_Source text_
━━━

Peter Jackson probably doesn't know whether to laugh or cry, as Tolkien turns yet another slow turn in his grave. Solomon Kane is Strider/Aragorn, wandering out of the wilderness and into the fray. They couldn't have casted a closer-resembling man to Vigo Mortensen as James Purefoy (who plays Solomon plainly). Note, fashion adjustments from Middle Earth to Somerset: reformed leader of men is now tattooed with Biblical iconography, carries a firearm and wears a Pete Doherty hat. Briefly, Aragorn will morph into Gandolf. Even for the most uneducated in fantasy and sci-fi, the final battle between miracle-worker and flaming beast has "Thou shall not pass" written all over it. But without Tolkien's cosmic mythology or Peter Jackson's engaging set-piece cinema, there's only a ludicrous hero remaining, and it's of no consequence to my evening whether Solomon lives or dies.

From beginning to end, violent or sentimental, the score is offensively proud. Severe strings accompany sad episodes for characters who, without character, can not be sympathised with. There's also an Exorcist-girl episode not to savour, when an evil-doer disguised as a frightened child fails to rattle any audience member as her face is suddenly distorted and discoloured. Choosing from the most cringe worthy of the film's scenes is difficult, but mine would be Solomon's cheap imitation of Gladiator's inspirational, "Are you not entertained?", as our hero holds his arms out to a zooming-out camera asking, "What is it you want from me?". Answer: nothing.

Is this film so bad it's actually good? No.

━━━

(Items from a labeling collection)
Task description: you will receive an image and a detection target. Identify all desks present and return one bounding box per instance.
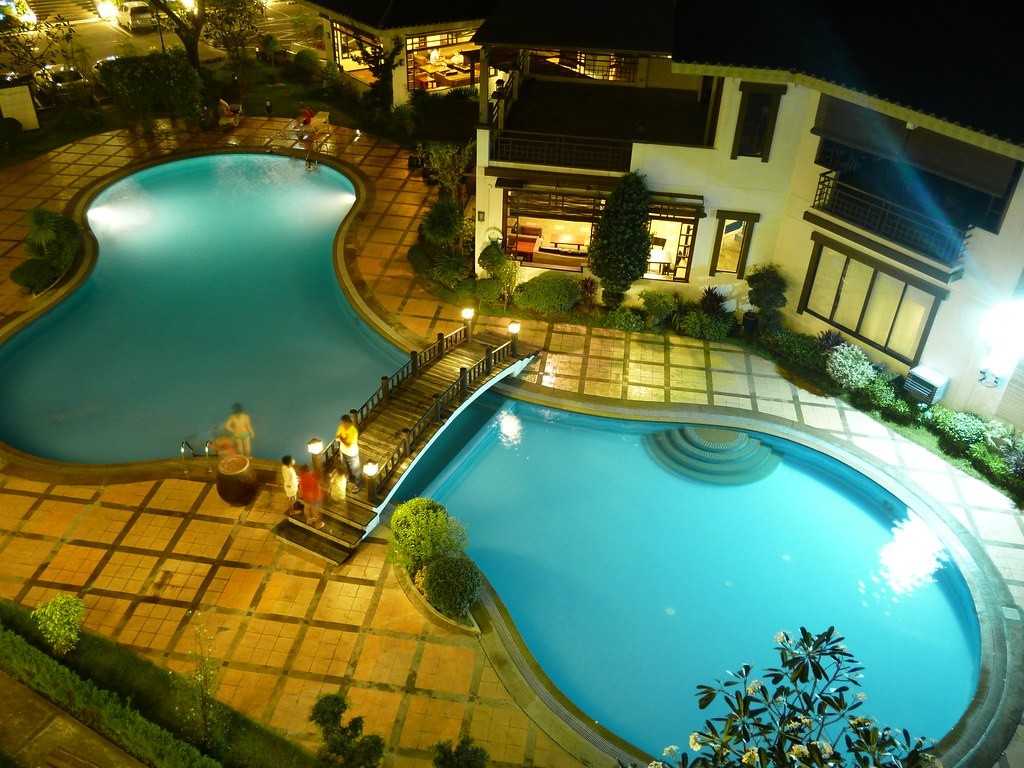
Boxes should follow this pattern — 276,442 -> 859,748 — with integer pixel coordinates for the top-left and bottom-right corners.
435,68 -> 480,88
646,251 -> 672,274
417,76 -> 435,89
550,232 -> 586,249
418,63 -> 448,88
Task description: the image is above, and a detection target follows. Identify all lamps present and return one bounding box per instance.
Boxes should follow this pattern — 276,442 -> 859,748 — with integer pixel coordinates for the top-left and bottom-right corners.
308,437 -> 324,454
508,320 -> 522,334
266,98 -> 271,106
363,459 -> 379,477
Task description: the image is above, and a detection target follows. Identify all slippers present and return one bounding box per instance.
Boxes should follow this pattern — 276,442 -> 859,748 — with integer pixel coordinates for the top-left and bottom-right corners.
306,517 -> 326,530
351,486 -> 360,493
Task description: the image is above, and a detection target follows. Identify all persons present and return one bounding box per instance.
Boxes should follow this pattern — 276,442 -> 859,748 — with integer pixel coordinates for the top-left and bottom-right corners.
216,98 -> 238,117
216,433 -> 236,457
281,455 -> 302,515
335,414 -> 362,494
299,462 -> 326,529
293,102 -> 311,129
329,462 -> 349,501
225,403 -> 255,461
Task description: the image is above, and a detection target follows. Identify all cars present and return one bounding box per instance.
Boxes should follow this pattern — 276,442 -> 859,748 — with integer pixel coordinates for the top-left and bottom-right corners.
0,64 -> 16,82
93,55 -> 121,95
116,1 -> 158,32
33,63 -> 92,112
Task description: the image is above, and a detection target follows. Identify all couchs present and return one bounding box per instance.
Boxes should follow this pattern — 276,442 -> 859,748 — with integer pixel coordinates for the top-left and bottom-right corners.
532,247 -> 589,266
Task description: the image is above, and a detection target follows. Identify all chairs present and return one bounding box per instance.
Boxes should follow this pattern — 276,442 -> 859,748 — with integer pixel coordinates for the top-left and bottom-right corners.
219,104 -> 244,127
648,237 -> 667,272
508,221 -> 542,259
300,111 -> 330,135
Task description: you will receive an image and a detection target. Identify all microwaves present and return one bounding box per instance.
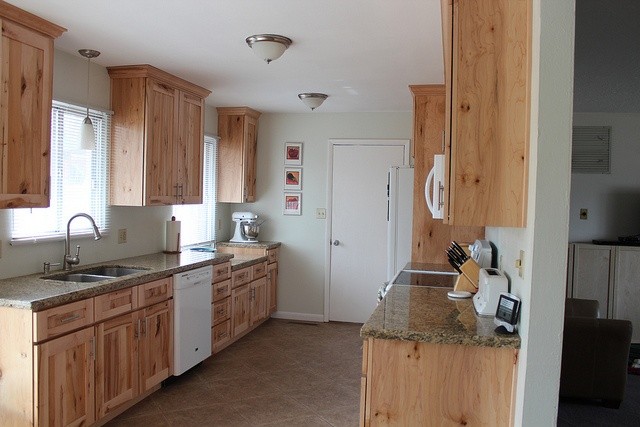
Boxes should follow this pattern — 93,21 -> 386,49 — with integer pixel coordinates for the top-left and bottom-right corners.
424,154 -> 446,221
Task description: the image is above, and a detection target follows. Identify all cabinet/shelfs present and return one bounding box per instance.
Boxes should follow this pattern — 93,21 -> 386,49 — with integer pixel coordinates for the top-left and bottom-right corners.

━━━

_Job A_
Sum up the film review in two sentences.
_Job B_
Locate every line of the rows that contains the word "above", and copy each one; case counts.
The film review and the rows are separate, unrelated material.

_Finished answer A_
The film review says its hero, Solomon Kane, is essentially Strider/Aragorn with Biblical tattoos, a firearm and a new hat, and its final battle recalls "Thou shall not pass." Without Tolkien's mythology or Peter Jackson's cinema, the review finds only a ludicrous hero, an offensively proud score, unsympathetic characters, an unfrightening Exorcist-girl episode and a cheap Gladiator imitation, and it says the film is not so bad it's good.

_Finished answer B_
Task description: the image is above, and a detection target follows. Identify all lamps present and return one bounding box per instance.
Task description: the image is above, and a detection target follows. Identify all slippers present and return one bounding box per instance.
Task description: the image is above, and a detection target follows. Identify all persons present and return one bounding box per instance.
Task description: the image is above, and a detection target follows. Identify all cars present and return one bounding box per instance.
Task description: the image is above, and a detection target follows. Identify all couchs present and return one bounding box per instance.
Task description: the image is above, and a detection target follows. Identify all chairs present and return one bounding box per instance.
Task description: the image is above, and a detection target follows. Identify all cabinet/shelfs present and return one bounding box per instance.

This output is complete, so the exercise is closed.